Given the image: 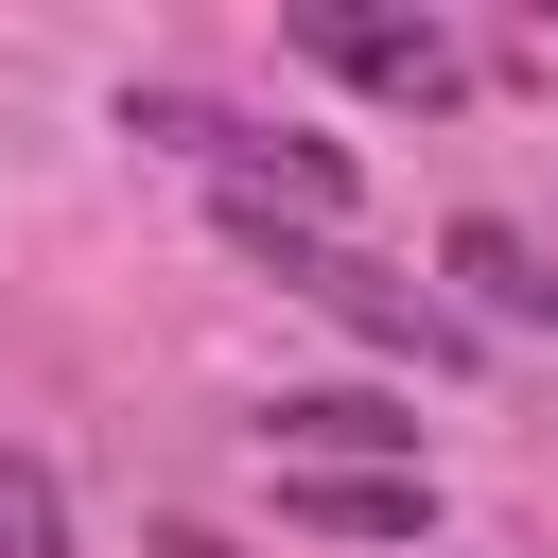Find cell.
Masks as SVG:
<instances>
[{
	"mask_svg": "<svg viewBox=\"0 0 558 558\" xmlns=\"http://www.w3.org/2000/svg\"><path fill=\"white\" fill-rule=\"evenodd\" d=\"M453 279H471V296H488L506 331H541V314H558V279H541V262H523V227H488V209L453 227Z\"/></svg>",
	"mask_w": 558,
	"mask_h": 558,
	"instance_id": "obj_5",
	"label": "cell"
},
{
	"mask_svg": "<svg viewBox=\"0 0 558 558\" xmlns=\"http://www.w3.org/2000/svg\"><path fill=\"white\" fill-rule=\"evenodd\" d=\"M296 52H314V70H349V87H384V105H453V87H471V52H453L436 17H349V0H314V17H296Z\"/></svg>",
	"mask_w": 558,
	"mask_h": 558,
	"instance_id": "obj_2",
	"label": "cell"
},
{
	"mask_svg": "<svg viewBox=\"0 0 558 558\" xmlns=\"http://www.w3.org/2000/svg\"><path fill=\"white\" fill-rule=\"evenodd\" d=\"M0 558H70V506H52V471L0 436Z\"/></svg>",
	"mask_w": 558,
	"mask_h": 558,
	"instance_id": "obj_6",
	"label": "cell"
},
{
	"mask_svg": "<svg viewBox=\"0 0 558 558\" xmlns=\"http://www.w3.org/2000/svg\"><path fill=\"white\" fill-rule=\"evenodd\" d=\"M262 453H279V471H418V418H401V401L314 384V401H279V418H262Z\"/></svg>",
	"mask_w": 558,
	"mask_h": 558,
	"instance_id": "obj_3",
	"label": "cell"
},
{
	"mask_svg": "<svg viewBox=\"0 0 558 558\" xmlns=\"http://www.w3.org/2000/svg\"><path fill=\"white\" fill-rule=\"evenodd\" d=\"M279 506L314 541H418L436 523V471H279Z\"/></svg>",
	"mask_w": 558,
	"mask_h": 558,
	"instance_id": "obj_4",
	"label": "cell"
},
{
	"mask_svg": "<svg viewBox=\"0 0 558 558\" xmlns=\"http://www.w3.org/2000/svg\"><path fill=\"white\" fill-rule=\"evenodd\" d=\"M227 244H244V262H279V279H296L314 314L384 331V349H453V331H436V296H418V279H384V262H349L331 227H279V209H227Z\"/></svg>",
	"mask_w": 558,
	"mask_h": 558,
	"instance_id": "obj_1",
	"label": "cell"
}]
</instances>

---------------

INSTRUCTION:
From the data above, extract every line that contains the string "xmlns".

ANSWER FOR THE TASK:
	"mask_svg": "<svg viewBox=\"0 0 558 558\" xmlns=\"http://www.w3.org/2000/svg\"><path fill=\"white\" fill-rule=\"evenodd\" d=\"M453 279H471V296H488L506 331H541V314H558V279H541V262H523V227H488V209L453 227Z\"/></svg>",
	"mask_svg": "<svg viewBox=\"0 0 558 558\" xmlns=\"http://www.w3.org/2000/svg\"><path fill=\"white\" fill-rule=\"evenodd\" d=\"M296 52H314V70H349V87H384V105H453V87H471V52H453L436 17H349V0H314V17H296Z\"/></svg>",
	"mask_svg": "<svg viewBox=\"0 0 558 558\" xmlns=\"http://www.w3.org/2000/svg\"><path fill=\"white\" fill-rule=\"evenodd\" d=\"M0 558H70V506H52V471L0 436Z\"/></svg>",
	"mask_svg": "<svg viewBox=\"0 0 558 558\" xmlns=\"http://www.w3.org/2000/svg\"><path fill=\"white\" fill-rule=\"evenodd\" d=\"M262 453H279V471H418V418H401V401L314 384V401H279V418H262Z\"/></svg>",
	"mask_svg": "<svg viewBox=\"0 0 558 558\" xmlns=\"http://www.w3.org/2000/svg\"><path fill=\"white\" fill-rule=\"evenodd\" d=\"M279 506L314 541H418L436 523V471H279Z\"/></svg>",
	"mask_svg": "<svg viewBox=\"0 0 558 558\" xmlns=\"http://www.w3.org/2000/svg\"><path fill=\"white\" fill-rule=\"evenodd\" d=\"M227 244H244V262H279V279H296L314 314L384 331V349H453V331H436V296H418V279H384V262H349L331 227H279V209H227Z\"/></svg>",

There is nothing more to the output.